Spatial question records:
══════
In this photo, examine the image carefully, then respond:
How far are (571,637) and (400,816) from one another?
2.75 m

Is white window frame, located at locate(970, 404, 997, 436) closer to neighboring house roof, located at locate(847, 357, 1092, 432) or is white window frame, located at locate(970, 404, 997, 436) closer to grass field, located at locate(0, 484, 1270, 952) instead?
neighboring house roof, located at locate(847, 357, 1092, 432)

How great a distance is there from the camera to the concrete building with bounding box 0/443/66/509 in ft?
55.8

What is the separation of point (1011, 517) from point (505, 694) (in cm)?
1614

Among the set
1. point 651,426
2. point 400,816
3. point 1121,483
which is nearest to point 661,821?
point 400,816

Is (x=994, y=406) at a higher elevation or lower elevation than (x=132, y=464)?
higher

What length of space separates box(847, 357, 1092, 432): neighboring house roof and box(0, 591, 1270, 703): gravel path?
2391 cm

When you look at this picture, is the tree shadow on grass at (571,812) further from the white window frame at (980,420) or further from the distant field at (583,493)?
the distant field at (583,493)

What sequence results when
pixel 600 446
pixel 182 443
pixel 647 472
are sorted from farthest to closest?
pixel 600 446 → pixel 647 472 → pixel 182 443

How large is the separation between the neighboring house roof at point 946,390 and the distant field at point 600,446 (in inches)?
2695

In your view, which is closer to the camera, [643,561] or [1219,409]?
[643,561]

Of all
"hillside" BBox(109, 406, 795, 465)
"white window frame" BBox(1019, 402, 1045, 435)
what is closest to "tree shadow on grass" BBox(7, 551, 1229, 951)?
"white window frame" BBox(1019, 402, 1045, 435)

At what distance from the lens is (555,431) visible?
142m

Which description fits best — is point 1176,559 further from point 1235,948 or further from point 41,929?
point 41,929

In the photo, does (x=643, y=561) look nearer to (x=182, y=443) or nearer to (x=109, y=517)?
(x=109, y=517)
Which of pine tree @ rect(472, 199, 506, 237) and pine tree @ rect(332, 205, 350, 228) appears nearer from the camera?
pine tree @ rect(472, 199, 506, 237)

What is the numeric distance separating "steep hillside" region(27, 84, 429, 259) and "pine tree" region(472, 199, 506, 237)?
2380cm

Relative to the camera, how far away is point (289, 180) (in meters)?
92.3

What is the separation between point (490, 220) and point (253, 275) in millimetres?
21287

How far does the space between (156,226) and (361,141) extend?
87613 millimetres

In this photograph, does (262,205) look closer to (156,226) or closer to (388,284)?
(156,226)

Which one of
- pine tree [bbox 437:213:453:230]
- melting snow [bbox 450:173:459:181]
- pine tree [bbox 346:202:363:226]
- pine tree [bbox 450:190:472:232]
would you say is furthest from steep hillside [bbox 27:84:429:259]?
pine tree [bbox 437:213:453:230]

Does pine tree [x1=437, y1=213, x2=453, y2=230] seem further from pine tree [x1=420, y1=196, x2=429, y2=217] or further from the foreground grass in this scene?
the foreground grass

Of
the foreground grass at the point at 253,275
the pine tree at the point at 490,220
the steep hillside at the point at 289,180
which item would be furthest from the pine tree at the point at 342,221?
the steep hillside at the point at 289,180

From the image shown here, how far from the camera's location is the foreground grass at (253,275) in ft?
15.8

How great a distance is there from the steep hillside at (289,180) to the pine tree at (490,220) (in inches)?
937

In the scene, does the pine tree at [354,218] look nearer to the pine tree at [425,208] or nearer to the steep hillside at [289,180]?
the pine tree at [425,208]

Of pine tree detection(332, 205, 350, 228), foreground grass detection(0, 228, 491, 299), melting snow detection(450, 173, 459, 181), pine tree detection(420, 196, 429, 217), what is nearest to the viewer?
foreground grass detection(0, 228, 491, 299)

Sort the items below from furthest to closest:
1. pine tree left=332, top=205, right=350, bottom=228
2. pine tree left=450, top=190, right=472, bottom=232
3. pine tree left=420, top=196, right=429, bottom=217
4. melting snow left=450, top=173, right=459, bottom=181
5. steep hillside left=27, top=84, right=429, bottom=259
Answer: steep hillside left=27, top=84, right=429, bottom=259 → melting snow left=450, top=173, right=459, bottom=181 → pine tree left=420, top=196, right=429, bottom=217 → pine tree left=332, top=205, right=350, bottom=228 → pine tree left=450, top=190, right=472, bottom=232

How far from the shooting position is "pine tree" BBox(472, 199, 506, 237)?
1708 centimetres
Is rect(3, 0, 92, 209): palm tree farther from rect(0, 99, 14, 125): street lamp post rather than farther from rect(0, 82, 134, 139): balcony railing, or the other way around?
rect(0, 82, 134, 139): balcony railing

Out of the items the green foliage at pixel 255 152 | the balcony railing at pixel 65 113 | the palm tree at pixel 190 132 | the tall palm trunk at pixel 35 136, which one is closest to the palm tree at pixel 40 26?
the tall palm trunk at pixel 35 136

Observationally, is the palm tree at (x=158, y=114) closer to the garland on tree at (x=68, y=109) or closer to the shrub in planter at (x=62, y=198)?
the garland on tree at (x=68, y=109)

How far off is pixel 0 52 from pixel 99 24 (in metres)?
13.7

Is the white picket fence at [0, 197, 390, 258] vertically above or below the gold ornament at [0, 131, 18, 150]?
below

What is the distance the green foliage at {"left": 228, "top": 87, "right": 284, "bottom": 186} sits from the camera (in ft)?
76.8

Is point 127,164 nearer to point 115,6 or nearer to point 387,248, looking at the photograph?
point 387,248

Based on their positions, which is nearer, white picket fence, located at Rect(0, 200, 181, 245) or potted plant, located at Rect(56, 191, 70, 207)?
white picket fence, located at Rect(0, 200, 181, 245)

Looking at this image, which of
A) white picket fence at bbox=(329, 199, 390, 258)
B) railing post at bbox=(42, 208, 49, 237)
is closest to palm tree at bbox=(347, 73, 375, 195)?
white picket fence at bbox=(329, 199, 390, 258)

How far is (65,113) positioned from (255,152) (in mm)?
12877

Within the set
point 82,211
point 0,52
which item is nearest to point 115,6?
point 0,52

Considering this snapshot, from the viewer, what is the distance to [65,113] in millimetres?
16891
══════
## STATED EXERCISE
Word for word, write out the data.

## EXERCISE RESULT
In this photo, examine the image carefully, then respond:
How far are (571,637) and (400,816) from one another?
2.75 m

Is white window frame, located at locate(970, 404, 997, 436) closer to neighboring house roof, located at locate(847, 357, 1092, 432) or is white window frame, located at locate(970, 404, 997, 436) closer to grass field, located at locate(0, 484, 1270, 952) instead?
neighboring house roof, located at locate(847, 357, 1092, 432)

How great a distance is there from the camera to the concrete building with bounding box 0/443/66/509 in ft?
55.8

What is the separation of point (1011, 517) from point (505, 694) (in cm)?
1614

Among the set
1. point 651,426
2. point 400,816
3. point 1121,483
which is nearest to point 661,821?
point 400,816

Is (x=994, y=406) at a higher elevation or lower elevation than (x=132, y=464)?
higher

What length of space separates box(847, 357, 1092, 432): neighboring house roof and box(0, 591, 1270, 703): gravel path?
2391 cm

When you look at this picture, is the tree shadow on grass at (571,812) further from the white window frame at (980,420) or further from the distant field at (583,493)?
the distant field at (583,493)

What sequence results when
pixel 600 446
pixel 182 443
pixel 647 472
are sorted from farthest to closest?
pixel 600 446 → pixel 647 472 → pixel 182 443

How large is the separation between the neighboring house roof at point 946,390 and the distant field at point 600,446 (in inches)?
2695

In your view, which is closer to the camera, [643,561] or [1219,409]?
[643,561]

Of all
"hillside" BBox(109, 406, 795, 465)
"white window frame" BBox(1019, 402, 1045, 435)
what is closest to "tree shadow on grass" BBox(7, 551, 1229, 951)?
"white window frame" BBox(1019, 402, 1045, 435)

At what distance from the lens is (555,431) visible?
142m

Which description fits best — is point 1176,559 further from point 1235,948 or further from point 41,929?
point 41,929

In the photo, does (x=643, y=561) look nearer to (x=182, y=443) or nearer to (x=109, y=517)?
(x=109, y=517)
Which of pine tree @ rect(472, 199, 506, 237) and pine tree @ rect(332, 205, 350, 228) appears nearer from the camera?
pine tree @ rect(472, 199, 506, 237)

What is the numeric distance separating "steep hillside" region(27, 84, 429, 259) and "pine tree" region(472, 199, 506, 237)?
2380cm

Relative to the camera, how far away is point (289, 180) (in meters)?
92.3

What is the separation between point (490, 220) and point (253, 275) in millimetres?
21287

How far does the space between (156,226) and (361,141) extend?
87613 millimetres

In this photograph, does (262,205) look closer to (156,226) or closer to (388,284)?
(156,226)

Which one of
- pine tree [bbox 437:213:453:230]
- melting snow [bbox 450:173:459:181]
- pine tree [bbox 346:202:363:226]
- pine tree [bbox 450:190:472:232]
would you say is furthest from steep hillside [bbox 27:84:429:259]?
pine tree [bbox 437:213:453:230]

Does pine tree [x1=437, y1=213, x2=453, y2=230] seem further from pine tree [x1=420, y1=196, x2=429, y2=217] or further from the foreground grass in this scene?
the foreground grass

Of
the foreground grass at the point at 253,275
the pine tree at the point at 490,220
the steep hillside at the point at 289,180
which item would be furthest from the pine tree at the point at 342,221?
the steep hillside at the point at 289,180

From the image shown here, how far from the camera's location is the foreground grass at (253,275) in ft?
15.8

How great a distance is there from the steep hillside at (289,180) to the pine tree at (490,220) (in inches)?
937

In the scene, does the pine tree at [354,218] look nearer to the pine tree at [425,208] or nearer to the steep hillside at [289,180]?
the pine tree at [425,208]

Of pine tree detection(332, 205, 350, 228), foreground grass detection(0, 228, 491, 299), melting snow detection(450, 173, 459, 181), pine tree detection(420, 196, 429, 217), what is nearest to the viewer?
foreground grass detection(0, 228, 491, 299)

Sort the items below from furthest to closest:
1. pine tree left=332, top=205, right=350, bottom=228
2. pine tree left=450, top=190, right=472, bottom=232
3. pine tree left=420, top=196, right=429, bottom=217
4. melting snow left=450, top=173, right=459, bottom=181
5. steep hillside left=27, top=84, right=429, bottom=259
Answer: steep hillside left=27, top=84, right=429, bottom=259 → melting snow left=450, top=173, right=459, bottom=181 → pine tree left=420, top=196, right=429, bottom=217 → pine tree left=332, top=205, right=350, bottom=228 → pine tree left=450, top=190, right=472, bottom=232

How far from the shooting position is "pine tree" BBox(472, 199, 506, 237)?
1708 centimetres
Is rect(3, 0, 92, 209): palm tree farther from rect(0, 99, 14, 125): street lamp post rather than farther from rect(0, 82, 134, 139): balcony railing, or the other way around?
rect(0, 82, 134, 139): balcony railing

Out of the items the green foliage at pixel 255 152 | the balcony railing at pixel 65 113 | the palm tree at pixel 190 132 | the tall palm trunk at pixel 35 136, which one is closest to the palm tree at pixel 40 26?
the tall palm trunk at pixel 35 136

Observationally, is the palm tree at (x=158, y=114) closer to the garland on tree at (x=68, y=109) or closer to the shrub in planter at (x=62, y=198)?
the garland on tree at (x=68, y=109)

How far off is pixel 0 52 from pixel 99 24 (in metres)?
13.7

Is the white picket fence at [0, 197, 390, 258] vertically above or below the gold ornament at [0, 131, 18, 150]?
below

What is the distance the green foliage at {"left": 228, "top": 87, "right": 284, "bottom": 186} sits from the camera (in ft)?
76.8

Is point 127,164 nearer to point 115,6 or nearer to point 387,248, looking at the photograph?
point 387,248

Based on their positions, which is nearer, white picket fence, located at Rect(0, 200, 181, 245) or potted plant, located at Rect(56, 191, 70, 207)?
white picket fence, located at Rect(0, 200, 181, 245)

Looking at this image, which of
A) white picket fence at bbox=(329, 199, 390, 258)
B) railing post at bbox=(42, 208, 49, 237)
is closest to palm tree at bbox=(347, 73, 375, 195)?
white picket fence at bbox=(329, 199, 390, 258)

How far is (65,113) positioned from (255,152) (in mm)?
12877

Within the set
point 82,211
point 0,52
which item is nearest to point 115,6?
point 0,52

Considering this snapshot, from the viewer, what is the distance to [65,113] in millimetres?
16891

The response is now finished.